CXXXIX MAGDELEINE À STEPHEN

Vous vous êtes conduit comme un homme vil ; je ne l’aurais pas cru : vous m’avez lâchement assassinée, car c’est, au moment où, oubliant pour vous tous mes devoirs, je me donnaisà vous sans restriction, corps et âme, présent et avenir, que vous m’avez foulée aux pieds comme une bête venimeuse.

Malheur à vous ! cet amour pour lequel vous aviez autrefois donné votre vie, vous l’avez perdu ; il n’a pas été remplacé par la haine, ce serait encore de l’amour, mais par le mépris.

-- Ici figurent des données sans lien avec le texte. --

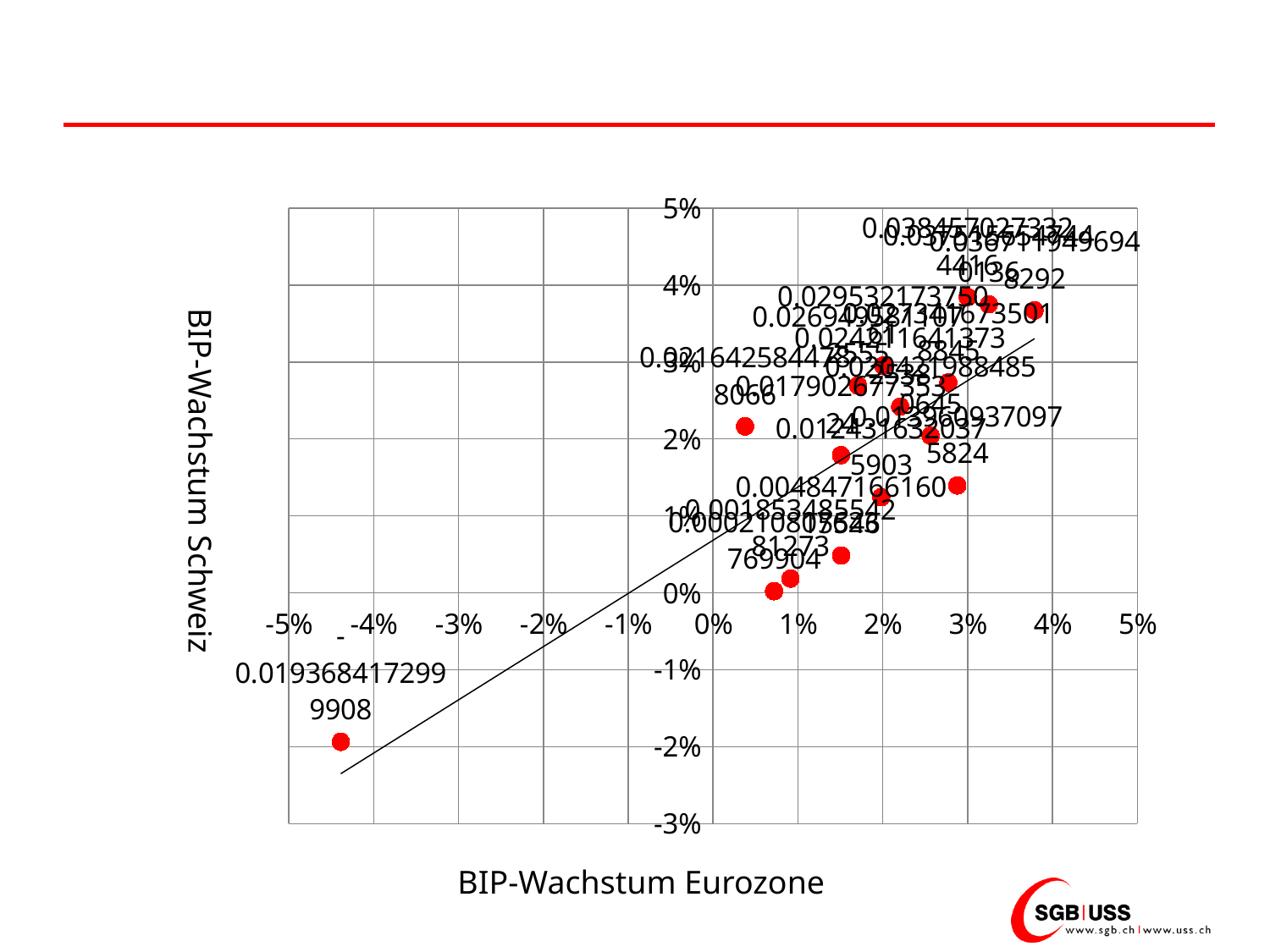
Is the BIP-Wachstum Eurozone value of the lowest point greater or less than -4%? less Is the BIP-Wachstum Eurozone value of the rightmost point greater or less than 3%? greater What is the title of the vertical axis? BIP-Wachstum Schweiz What data label is printed next to the lowest point in the chart? -0.0193684172999908 What is the lowest value shown on the vertical axis? -3% What kind of chart is shown on the slide? scatter chart Is the BIP-Wachstum Schweiz value of the highest point greater or less than 3%? greater Do the values for BIP-Wachstum Schweiz generally rise or fall as BIP-Wachstum Eurozone increases? rise What is the title of the horizontal axis? BIP-Wachstum Eurozone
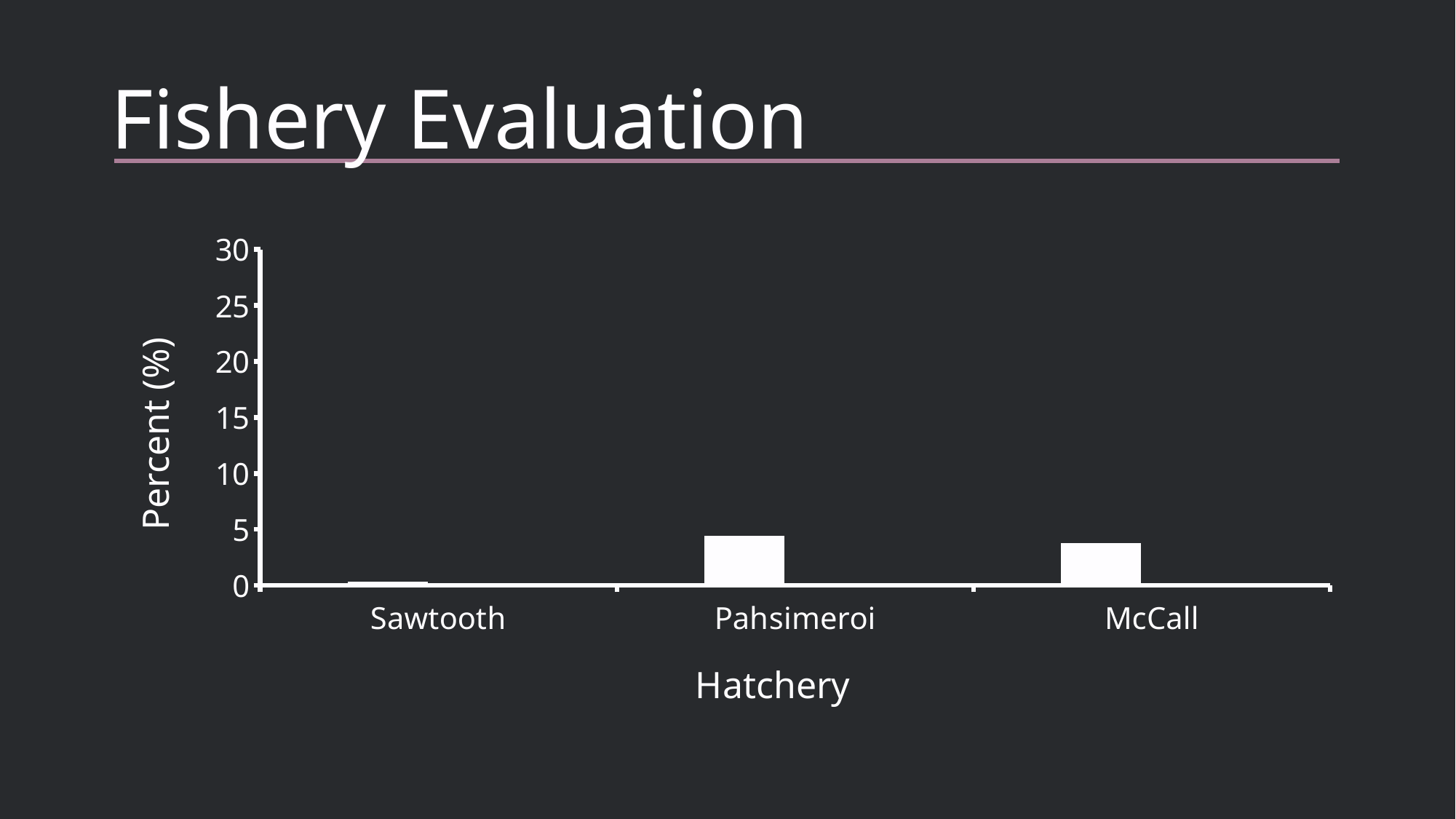
What is the label of the x axis of the chart? Hatchery Which hatchery has a larger percent value, Pahsimeroi or McCall? Pahsimeroi What is the label of the y axis of the chart? Percent (%) Which hatchery has a larger percent value, Sawtooth or McCall? McCall Which hatchery has the highest percent value in the chart? Pahsimeroi Which hatchery has the lowest percent value in the chart? Sawtooth What kind of chart is shown on the slide? bar chart Is the value for McCall greater or less than 10? less Is the value for Sawtooth greater or less than 5? less How many hatcheries are shown on the x axis of the chart? 3 Is the value for Pahsimeroi greater or less than 5? less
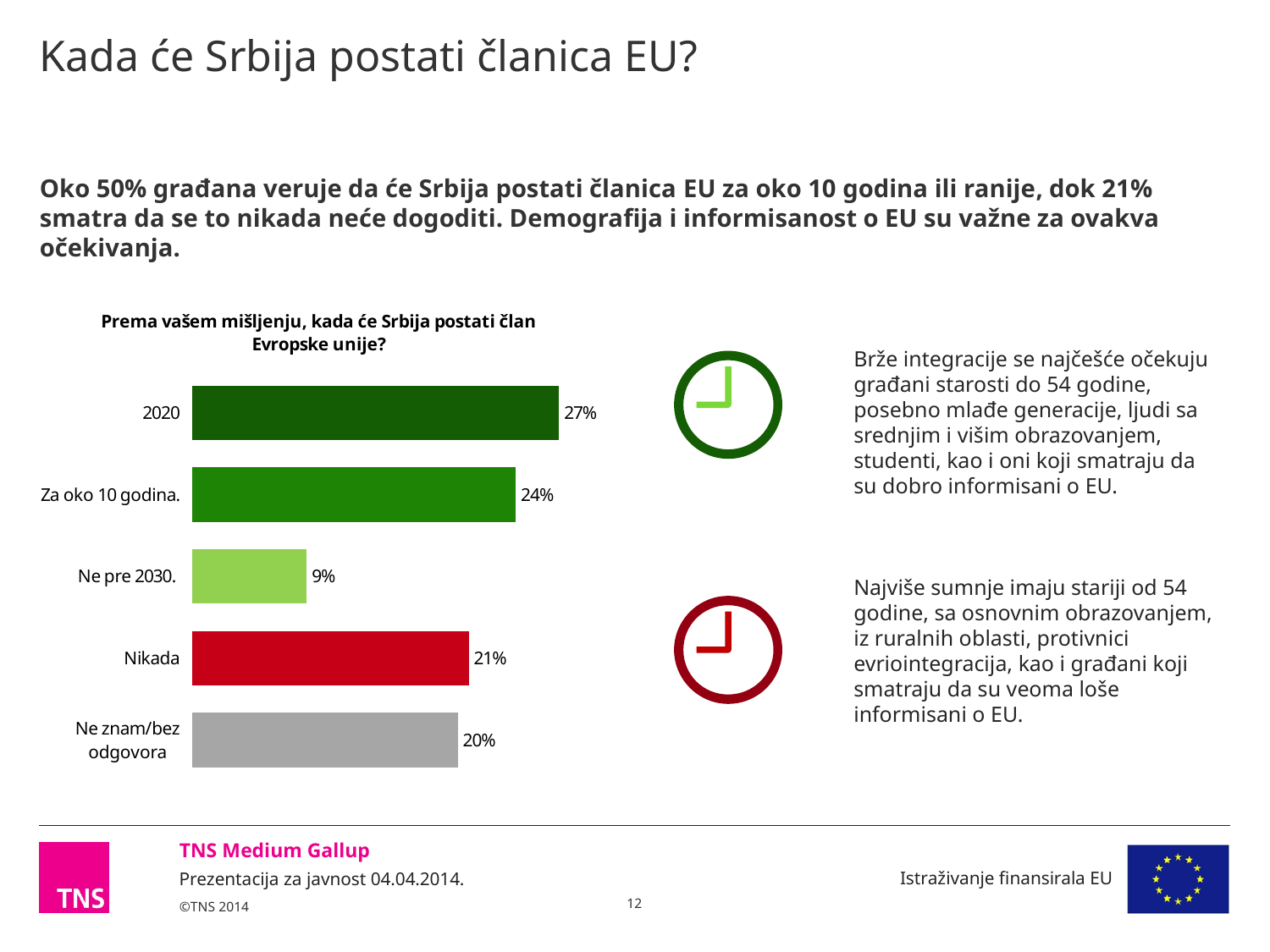
What percentage of respondents answered "2020"? 27% What is the value for "Ne znam/bez odgovora"? 20% What is the difference between the values for "2020" and "Nikada"? 6% What is the value for "Za oko 10 godina."? 24% What kind of chart is shown on the slide? Bar chart Which category has the lowest value? Ne pre 2030. What percentage of respondents answered "Nikada"? 21% What is the title of the chart? Prema vašem mišljenju, kada će Srbija postati član Evropske unije? What is the value for "Ne pre 2030."? 9% Which is larger, the value for "Za oko 10 godina." or the value for "Ne pre 2030."? Za oko 10 godina. How many categories are shown in the chart? 5 Which category has the highest value? 2020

Je vous ai cru grand et noble ; vous étiez vil et petit ; ce n’est pas à vous que j’ai donné mon amour, c’est à celui que je vous croyais être.

Vous avez cru m’écraser et j’ai relevé la tête : votre puissance sur moi ne venait que de mon amour.

Votre mépris ne peut me souiller, car c’est vous qui vous êtes rendu méprisable. Ne faut-il pas un grand courage, une sublime énergie pour ramper comme le tigre qui guette une proie !

Et quand vous auriez réussi à me flétrir, quel bien vous en reviendrait-il de n’avoir plus rien à aimer ni à regretter sur la terre ?

Vous êtes un misérable ; ma honte retombe sur vous tout entière. Je vais rentrer dans le monde, où mon âge et ma beauté me rappellent, et vous étoufferez de rage de me voir aimée, admirée et respectée.

Ou, si votre lâche haine me poursuit encore là, si ce mondeme refuse son estime et son respect, eh bien, je me laisserai aller au courant, je deviendrai une femme perdue et méprisable, telle que vous avez voulu me faire ; je remplirai la ville de mon déshonneur et de mon infamie ; je serai citée entre les prostituées, car, moi aussi, j’aime la vengeance ; et, quand vous verrez où sera tombée une créature née pure et chaste, une âme où il y avait du bon et de l’honnête, un cœur assez noble pour comprendre et sentir l’amour tel que vous feigniez de le sentir, mon avilissement et ma dégradation vous humilieront : les crachats que l’on jettera sur moi rejailliront sur vous.

Car c’est vous qui m’avez avilie et dégradée à mes propres yeux ; c’est vous qui avez jeté sur moi le premier crachat. Vous m’avez jeté de la boue ; je vais m’y rouler, et, s’il vous reste assez de cœur pour comprendre ce que je souffrirai, moi si fière, vous aurez de la pitié et des remords.